Trains to Jesus: Part 3

The rest of our weekend in Haarlem was blessed and taught me so much. We even had the chance to visit the chapel of Our Lady of All Nations on December 12, which was Our Lady of Guadalupe’s memorial. I felt so honored that we were able to visit on one of Mary’s special days! It was especially powerful for me since Our Lady of All Nations played a huge role in my discernment process of becoming a European missionary.  

Sunday’s Life Night quickly came and went, and then, it was time for us to get on another set of trains to travel home. The journey started off well. We were accompanied to the station by some friends who helped us find the train we needed. They also warned us that we would only have 2-5 minutes to catch our connecting train in Amsterdam. As soon as our train reached the station, Ashley and I jumped out and raced to catch our next train. We found the right platform and could see our train in the distance. We ran, carrying all of our heavy luggage. It seemed as if we couldn’t run fast enough, though; people were racing past us to get to the train.

The handle on Ashley’s bag had broken over the weekend, so it was an extra challenge for her to carry it. I had my own difficulties, as well, as I was carrying our heaviest bag. I was also still in recovery from being very sick and it was incredibly hard for me to breathe. So, Ashley was able to run faster than me. I looked around and saw people waiting for their trains. I knew that time was running out and then thought to myself that we might be able to make the train if a strong man could carry my suitcase for me. So, I decided to ask for help. Due to the high level of adrenaline running through my system, my “asking” came out as a half-way scream (in English) for help. As you might have guessed, it wasn’t answered.

I kept running; I couldn’t breathe, but I kept running. I saw that Ashley had reached the train. She was sweetly encouraging me to keep going. Then, it seemed as if I couldn’t keep running. I felt like I was going to collapse. But, I didn’t. I persevered and made it to the train. It was a beautiful yellow color with dirt clouding the paint and the red break lights were such a great sight to see. Suddenly, I realized that the doors had already closed. I screamed for someone to open the door, but it didn’t work. (By this point, I should have gotten the hint that screaming in a train station doesn’t do much good). Then, the train began to chug away. I fell to the ground and shouted “NOOOOOO” in a very dramatic tone. I was coughing so badly. My lungs were such a mess that I was coughing up phlegm. There we were; two girls, at night, in the Amsterdam train station.
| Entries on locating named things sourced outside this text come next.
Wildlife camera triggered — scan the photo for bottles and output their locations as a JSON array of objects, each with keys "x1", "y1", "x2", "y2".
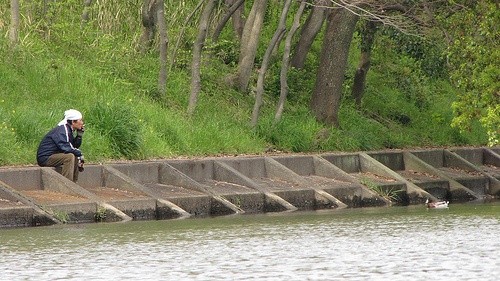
[{"x1": 78, "y1": 157, "x2": 84, "y2": 172}]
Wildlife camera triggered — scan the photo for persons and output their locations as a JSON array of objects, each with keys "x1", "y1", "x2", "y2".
[{"x1": 36, "y1": 108, "x2": 85, "y2": 182}]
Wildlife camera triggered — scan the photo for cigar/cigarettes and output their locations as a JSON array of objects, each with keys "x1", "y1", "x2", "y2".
[{"x1": 82, "y1": 124, "x2": 85, "y2": 126}]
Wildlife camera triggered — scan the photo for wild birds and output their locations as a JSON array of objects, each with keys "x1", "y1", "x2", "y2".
[{"x1": 424, "y1": 198, "x2": 450, "y2": 208}]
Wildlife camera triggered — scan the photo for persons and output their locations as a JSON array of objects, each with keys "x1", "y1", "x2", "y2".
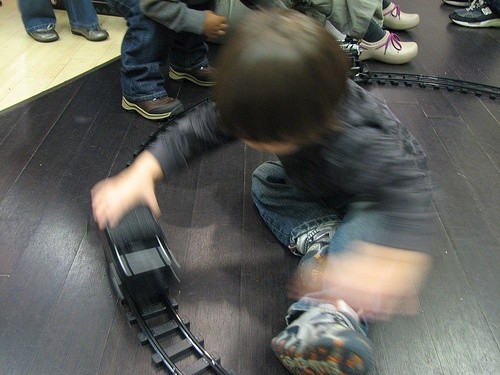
[
  {"x1": 91, "y1": 7, "x2": 438, "y2": 375},
  {"x1": 18, "y1": 0, "x2": 500, "y2": 120}
]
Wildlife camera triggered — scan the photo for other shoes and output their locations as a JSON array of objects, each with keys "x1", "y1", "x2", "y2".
[
  {"x1": 339, "y1": 42, "x2": 370, "y2": 82},
  {"x1": 383, "y1": 2, "x2": 419, "y2": 29},
  {"x1": 357, "y1": 29, "x2": 418, "y2": 64},
  {"x1": 70, "y1": 25, "x2": 109, "y2": 41},
  {"x1": 29, "y1": 29, "x2": 59, "y2": 42}
]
Thankfully, there was one last train that was going to our destination that night. We caught it and finally arrived in Sittard at 12:45am. Ashley and I were so excited to get off the train. We grabbed our stuff and waited for it to stop. When the train came to a halt, we pushed the button for the doors to open. We waited. We waited longer. And, we waited still longer. The doors didn’t open. We tried a different button, and that didn’t work either. Our already panicked minds began to fly into a frenzy as we knew that we probably only had 2 minutes to get off the train before it kept going to the next city. We decided to run into a different train car; those doors wouldn’t open either. We felt so alone, stuck in a train in the middle of the night. I dropped my stuff so as to seek help. I found one man sitting in the car and asked if he could help us open the doors. He came running. The doors opened. Then, he asked if everyone was okay as I had given him the impression that someone was dying because I was so frantic!  
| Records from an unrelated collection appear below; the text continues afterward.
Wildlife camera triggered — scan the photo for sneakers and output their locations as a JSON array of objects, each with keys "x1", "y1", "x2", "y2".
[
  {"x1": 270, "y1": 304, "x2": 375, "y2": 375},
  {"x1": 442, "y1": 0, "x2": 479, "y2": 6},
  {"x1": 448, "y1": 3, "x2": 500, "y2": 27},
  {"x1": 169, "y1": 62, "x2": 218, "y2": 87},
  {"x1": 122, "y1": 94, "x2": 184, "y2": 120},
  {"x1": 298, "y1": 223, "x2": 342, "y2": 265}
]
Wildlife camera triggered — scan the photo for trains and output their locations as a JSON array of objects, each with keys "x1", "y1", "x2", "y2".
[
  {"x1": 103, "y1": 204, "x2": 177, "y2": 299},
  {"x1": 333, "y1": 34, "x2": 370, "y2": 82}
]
Other than completely embarrassing myself that night, the Lord taught me something very important. I learned that sometimes the Lord permits suffering, frustration, and loneliness so that we get to the point where the only thing we can do is scream out for His help. So often, I try to control my life. That night I was not able to control anything. I could only rely on the Lord, and I fought Him. I hated it. I felt sick. I was embarrassed by my screaming like a mad-woman in the train station. I wanted to be in control. But, I wasn’t; He was. We got home safely and unharmed that night. He was and is in control. He showed me that I am completely helpless when I am left to my own devices; I need Him.